## What this task involves
What is needed is an exact copy of the entries below, from the line that contains "How do red heart" through the final line, both included, and nothing else.

## Exercise material
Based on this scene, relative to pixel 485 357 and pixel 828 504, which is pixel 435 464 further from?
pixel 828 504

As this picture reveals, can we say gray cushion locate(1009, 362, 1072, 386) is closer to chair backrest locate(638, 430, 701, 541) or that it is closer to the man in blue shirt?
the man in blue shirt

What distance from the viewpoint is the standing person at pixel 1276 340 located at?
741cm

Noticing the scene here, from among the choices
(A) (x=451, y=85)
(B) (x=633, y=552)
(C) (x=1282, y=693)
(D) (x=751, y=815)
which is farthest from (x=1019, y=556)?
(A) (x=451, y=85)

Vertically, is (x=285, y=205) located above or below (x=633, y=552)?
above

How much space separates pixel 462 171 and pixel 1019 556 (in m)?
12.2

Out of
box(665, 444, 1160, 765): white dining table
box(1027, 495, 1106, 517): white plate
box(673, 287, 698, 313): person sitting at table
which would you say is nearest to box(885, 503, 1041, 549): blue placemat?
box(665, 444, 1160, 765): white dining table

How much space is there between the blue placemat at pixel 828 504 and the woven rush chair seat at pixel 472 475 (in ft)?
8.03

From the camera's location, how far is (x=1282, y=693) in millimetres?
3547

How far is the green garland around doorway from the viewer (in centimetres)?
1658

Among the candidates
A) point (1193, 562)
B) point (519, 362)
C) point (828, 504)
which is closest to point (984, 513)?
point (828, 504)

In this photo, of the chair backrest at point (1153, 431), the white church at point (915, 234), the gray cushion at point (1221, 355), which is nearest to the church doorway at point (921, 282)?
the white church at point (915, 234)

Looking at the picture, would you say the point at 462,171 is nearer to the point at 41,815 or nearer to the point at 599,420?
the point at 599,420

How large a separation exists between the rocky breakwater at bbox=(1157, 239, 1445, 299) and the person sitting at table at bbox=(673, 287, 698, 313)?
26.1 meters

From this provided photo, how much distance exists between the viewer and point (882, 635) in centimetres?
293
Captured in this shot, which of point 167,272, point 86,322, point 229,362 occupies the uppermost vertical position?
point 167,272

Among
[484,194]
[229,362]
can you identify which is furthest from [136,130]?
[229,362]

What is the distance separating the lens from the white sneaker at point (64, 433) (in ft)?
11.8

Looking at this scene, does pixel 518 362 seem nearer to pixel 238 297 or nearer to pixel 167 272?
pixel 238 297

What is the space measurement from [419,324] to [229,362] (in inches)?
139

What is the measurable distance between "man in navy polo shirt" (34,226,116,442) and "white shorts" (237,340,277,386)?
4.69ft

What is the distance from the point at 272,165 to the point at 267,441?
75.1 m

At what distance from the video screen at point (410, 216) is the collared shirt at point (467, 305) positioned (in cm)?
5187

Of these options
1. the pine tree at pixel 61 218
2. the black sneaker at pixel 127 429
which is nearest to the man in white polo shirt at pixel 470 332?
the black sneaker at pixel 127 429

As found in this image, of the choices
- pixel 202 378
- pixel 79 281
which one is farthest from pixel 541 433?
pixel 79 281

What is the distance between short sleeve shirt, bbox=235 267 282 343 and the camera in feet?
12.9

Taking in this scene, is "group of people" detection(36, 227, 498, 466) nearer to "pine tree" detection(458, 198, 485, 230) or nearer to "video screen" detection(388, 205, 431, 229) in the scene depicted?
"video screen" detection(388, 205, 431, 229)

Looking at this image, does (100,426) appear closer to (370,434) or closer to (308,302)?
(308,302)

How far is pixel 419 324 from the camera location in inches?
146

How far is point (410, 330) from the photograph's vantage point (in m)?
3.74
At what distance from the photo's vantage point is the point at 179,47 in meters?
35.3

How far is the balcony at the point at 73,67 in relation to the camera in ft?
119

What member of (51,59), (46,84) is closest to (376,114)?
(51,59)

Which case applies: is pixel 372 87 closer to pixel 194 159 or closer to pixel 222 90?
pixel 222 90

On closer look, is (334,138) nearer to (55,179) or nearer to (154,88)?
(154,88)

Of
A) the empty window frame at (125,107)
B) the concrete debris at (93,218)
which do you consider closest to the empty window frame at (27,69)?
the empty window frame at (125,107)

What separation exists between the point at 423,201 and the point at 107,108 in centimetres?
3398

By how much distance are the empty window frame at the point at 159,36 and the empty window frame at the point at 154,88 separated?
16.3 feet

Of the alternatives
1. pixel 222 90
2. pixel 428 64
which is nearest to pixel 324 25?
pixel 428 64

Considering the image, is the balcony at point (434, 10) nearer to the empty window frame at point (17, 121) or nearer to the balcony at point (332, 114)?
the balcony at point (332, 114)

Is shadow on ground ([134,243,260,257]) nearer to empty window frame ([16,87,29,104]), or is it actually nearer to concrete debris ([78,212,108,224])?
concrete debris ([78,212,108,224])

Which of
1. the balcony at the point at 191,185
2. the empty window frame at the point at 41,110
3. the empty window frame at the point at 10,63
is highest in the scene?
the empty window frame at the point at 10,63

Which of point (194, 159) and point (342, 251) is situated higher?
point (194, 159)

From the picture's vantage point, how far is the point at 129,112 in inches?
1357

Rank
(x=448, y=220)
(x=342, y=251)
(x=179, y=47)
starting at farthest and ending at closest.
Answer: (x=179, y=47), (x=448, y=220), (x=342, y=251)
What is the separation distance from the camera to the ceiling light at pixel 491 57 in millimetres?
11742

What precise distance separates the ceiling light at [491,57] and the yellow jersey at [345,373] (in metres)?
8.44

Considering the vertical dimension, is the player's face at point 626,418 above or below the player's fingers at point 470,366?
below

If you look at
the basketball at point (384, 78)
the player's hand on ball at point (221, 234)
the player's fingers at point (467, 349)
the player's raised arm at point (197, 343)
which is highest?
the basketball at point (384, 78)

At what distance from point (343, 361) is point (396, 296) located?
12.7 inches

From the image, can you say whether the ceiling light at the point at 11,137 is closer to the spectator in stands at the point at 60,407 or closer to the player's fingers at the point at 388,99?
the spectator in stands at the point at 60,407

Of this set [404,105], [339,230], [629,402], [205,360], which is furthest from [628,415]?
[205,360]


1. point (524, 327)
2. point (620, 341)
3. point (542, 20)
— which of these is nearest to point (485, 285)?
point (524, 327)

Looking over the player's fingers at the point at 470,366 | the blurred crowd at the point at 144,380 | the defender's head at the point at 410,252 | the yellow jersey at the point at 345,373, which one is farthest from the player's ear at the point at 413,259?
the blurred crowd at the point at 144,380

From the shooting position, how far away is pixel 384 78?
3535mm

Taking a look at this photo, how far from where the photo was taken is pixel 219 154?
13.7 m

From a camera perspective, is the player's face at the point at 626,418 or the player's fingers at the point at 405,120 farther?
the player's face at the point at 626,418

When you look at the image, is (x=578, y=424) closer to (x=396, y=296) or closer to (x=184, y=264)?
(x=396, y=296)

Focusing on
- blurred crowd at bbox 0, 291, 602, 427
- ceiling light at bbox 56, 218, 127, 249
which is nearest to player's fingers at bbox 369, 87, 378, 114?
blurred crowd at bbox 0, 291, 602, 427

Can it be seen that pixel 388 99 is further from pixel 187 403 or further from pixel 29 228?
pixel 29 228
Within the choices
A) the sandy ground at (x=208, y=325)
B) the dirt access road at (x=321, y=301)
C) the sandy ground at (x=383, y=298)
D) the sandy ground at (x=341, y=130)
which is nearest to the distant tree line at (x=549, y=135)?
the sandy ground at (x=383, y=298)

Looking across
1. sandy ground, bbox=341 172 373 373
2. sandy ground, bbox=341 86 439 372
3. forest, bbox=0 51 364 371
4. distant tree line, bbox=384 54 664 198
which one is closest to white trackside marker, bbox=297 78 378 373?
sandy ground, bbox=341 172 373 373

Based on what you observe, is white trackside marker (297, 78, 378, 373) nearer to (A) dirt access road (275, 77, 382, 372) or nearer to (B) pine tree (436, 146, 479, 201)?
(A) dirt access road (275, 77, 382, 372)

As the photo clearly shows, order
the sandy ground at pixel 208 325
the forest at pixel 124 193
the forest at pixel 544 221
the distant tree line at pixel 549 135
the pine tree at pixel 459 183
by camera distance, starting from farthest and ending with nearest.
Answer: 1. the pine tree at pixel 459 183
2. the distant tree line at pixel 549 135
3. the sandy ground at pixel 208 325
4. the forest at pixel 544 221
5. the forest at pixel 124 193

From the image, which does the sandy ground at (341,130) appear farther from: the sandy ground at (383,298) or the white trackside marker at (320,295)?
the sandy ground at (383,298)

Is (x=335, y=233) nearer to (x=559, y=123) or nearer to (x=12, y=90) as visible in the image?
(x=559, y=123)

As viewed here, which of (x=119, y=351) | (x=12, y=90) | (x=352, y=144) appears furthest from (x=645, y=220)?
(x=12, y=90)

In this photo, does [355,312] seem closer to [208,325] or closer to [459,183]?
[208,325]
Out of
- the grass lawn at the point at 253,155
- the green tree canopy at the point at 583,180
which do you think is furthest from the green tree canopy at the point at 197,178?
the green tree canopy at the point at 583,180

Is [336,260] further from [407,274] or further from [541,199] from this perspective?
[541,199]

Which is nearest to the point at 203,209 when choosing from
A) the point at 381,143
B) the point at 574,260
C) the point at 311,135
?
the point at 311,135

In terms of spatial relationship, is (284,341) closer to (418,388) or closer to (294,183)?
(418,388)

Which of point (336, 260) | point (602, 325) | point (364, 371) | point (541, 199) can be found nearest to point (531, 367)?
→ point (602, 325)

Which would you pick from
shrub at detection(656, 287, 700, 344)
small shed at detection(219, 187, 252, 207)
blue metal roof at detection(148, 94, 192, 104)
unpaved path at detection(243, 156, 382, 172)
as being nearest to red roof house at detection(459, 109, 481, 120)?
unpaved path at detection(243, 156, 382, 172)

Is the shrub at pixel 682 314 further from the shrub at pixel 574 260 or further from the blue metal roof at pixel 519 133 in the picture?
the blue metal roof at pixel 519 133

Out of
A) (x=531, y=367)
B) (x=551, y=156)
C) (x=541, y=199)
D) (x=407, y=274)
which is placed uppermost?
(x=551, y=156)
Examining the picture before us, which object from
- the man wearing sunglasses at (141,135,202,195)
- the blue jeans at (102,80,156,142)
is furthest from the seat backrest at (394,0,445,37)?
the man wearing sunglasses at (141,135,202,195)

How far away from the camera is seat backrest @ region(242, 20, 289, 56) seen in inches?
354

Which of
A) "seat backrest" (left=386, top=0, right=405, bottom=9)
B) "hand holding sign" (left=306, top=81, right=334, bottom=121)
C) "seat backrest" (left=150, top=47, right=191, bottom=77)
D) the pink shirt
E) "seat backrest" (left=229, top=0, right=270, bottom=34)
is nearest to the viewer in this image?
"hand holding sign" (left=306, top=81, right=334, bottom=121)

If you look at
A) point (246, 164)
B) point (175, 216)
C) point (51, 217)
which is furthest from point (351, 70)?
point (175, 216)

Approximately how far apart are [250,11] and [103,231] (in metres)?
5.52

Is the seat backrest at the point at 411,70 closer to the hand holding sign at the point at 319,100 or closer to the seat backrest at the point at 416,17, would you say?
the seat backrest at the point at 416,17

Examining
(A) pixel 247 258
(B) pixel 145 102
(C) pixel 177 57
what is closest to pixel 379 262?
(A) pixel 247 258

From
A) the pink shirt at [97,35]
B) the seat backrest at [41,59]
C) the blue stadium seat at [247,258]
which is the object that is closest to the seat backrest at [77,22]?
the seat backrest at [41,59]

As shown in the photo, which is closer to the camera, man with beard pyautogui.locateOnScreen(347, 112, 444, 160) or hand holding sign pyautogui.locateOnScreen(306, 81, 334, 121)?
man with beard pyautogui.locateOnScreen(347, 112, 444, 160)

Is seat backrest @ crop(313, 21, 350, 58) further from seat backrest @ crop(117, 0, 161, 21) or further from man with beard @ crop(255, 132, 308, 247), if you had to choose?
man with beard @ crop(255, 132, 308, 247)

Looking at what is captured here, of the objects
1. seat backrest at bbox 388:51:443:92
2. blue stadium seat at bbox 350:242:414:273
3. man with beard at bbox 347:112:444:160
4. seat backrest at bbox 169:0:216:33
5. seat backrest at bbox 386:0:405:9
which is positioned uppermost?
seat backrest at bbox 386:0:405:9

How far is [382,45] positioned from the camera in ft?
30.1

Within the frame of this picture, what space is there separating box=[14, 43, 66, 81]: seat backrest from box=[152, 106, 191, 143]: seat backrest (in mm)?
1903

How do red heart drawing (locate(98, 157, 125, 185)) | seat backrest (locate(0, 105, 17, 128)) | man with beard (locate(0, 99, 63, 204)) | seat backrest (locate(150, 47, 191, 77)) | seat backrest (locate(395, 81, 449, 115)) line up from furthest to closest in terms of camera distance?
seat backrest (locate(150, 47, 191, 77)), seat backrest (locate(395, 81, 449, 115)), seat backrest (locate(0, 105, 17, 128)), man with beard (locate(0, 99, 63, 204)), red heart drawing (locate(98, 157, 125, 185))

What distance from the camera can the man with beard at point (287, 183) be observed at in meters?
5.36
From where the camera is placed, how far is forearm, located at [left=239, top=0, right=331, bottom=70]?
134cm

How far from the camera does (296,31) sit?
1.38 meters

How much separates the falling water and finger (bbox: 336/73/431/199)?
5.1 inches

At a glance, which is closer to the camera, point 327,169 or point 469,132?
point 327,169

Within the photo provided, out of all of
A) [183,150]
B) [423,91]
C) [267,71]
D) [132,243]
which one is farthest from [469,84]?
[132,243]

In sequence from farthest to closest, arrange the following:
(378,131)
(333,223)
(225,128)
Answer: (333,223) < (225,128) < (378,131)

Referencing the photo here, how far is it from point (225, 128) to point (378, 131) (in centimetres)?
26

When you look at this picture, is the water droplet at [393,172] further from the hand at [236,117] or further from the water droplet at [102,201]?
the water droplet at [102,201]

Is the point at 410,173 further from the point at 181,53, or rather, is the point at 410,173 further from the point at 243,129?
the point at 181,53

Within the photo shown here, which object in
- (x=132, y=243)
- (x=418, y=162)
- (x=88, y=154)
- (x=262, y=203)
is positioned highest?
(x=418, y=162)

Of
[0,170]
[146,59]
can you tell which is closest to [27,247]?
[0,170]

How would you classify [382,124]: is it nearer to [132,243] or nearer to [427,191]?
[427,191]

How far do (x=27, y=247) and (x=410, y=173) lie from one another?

## Result
How do red heart drawing (locate(98, 157, 125, 185)) | seat backrest (locate(0, 105, 17, 128)) | man with beard (locate(0, 99, 63, 204)) | seat backrest (locate(150, 47, 191, 77)) | seat backrest (locate(395, 81, 449, 115)) line up from furthest to closest in terms of camera distance?
seat backrest (locate(150, 47, 191, 77)), seat backrest (locate(395, 81, 449, 115)), seat backrest (locate(0, 105, 17, 128)), man with beard (locate(0, 99, 63, 204)), red heart drawing (locate(98, 157, 125, 185))

What distance from the camera can the man with beard at point (287, 183) be observed at in meters?
5.36
From where the camera is placed, how far is forearm, located at [left=239, top=0, right=331, bottom=70]?
134cm

How far from the camera does (296,31) sit?
1.38 meters

How much separates the falling water and finger (bbox: 336/73/431/199)?
5.1 inches

At a glance, which is closer to the camera, point 327,169 or point 469,132?
point 327,169

Within the photo provided, out of all of
A) [183,150]
B) [423,91]
C) [267,71]
D) [132,243]
which one is farthest from [469,84]?
[132,243]

In sequence from farthest to closest, arrange the following:
(378,131)
(333,223)
(225,128)
Answer: (333,223) < (225,128) < (378,131)

Referencing the photo here, how far is it from point (225, 128) to point (378, 131) (in centimetres)?
26

When you look at this picture, is the water droplet at [393,172] further from the hand at [236,117] or further from the water droplet at [102,201]?
the water droplet at [102,201]

Is the point at 410,173 further from the point at 181,53, or rather, is the point at 410,173 further from the point at 243,129?
the point at 181,53

Within the photo shown here, which object in
- (x=132, y=243)
- (x=418, y=162)
- (x=88, y=154)
- (x=262, y=203)
is positioned highest?
(x=418, y=162)

Of
[0,170]
[146,59]
can you tell which is closest to [27,247]?
[0,170]

How would you classify [382,124]: is it nearer to [132,243] or nearer to [427,191]?
[427,191]

How far do (x=27, y=247) and (x=410, y=173) lie from one another?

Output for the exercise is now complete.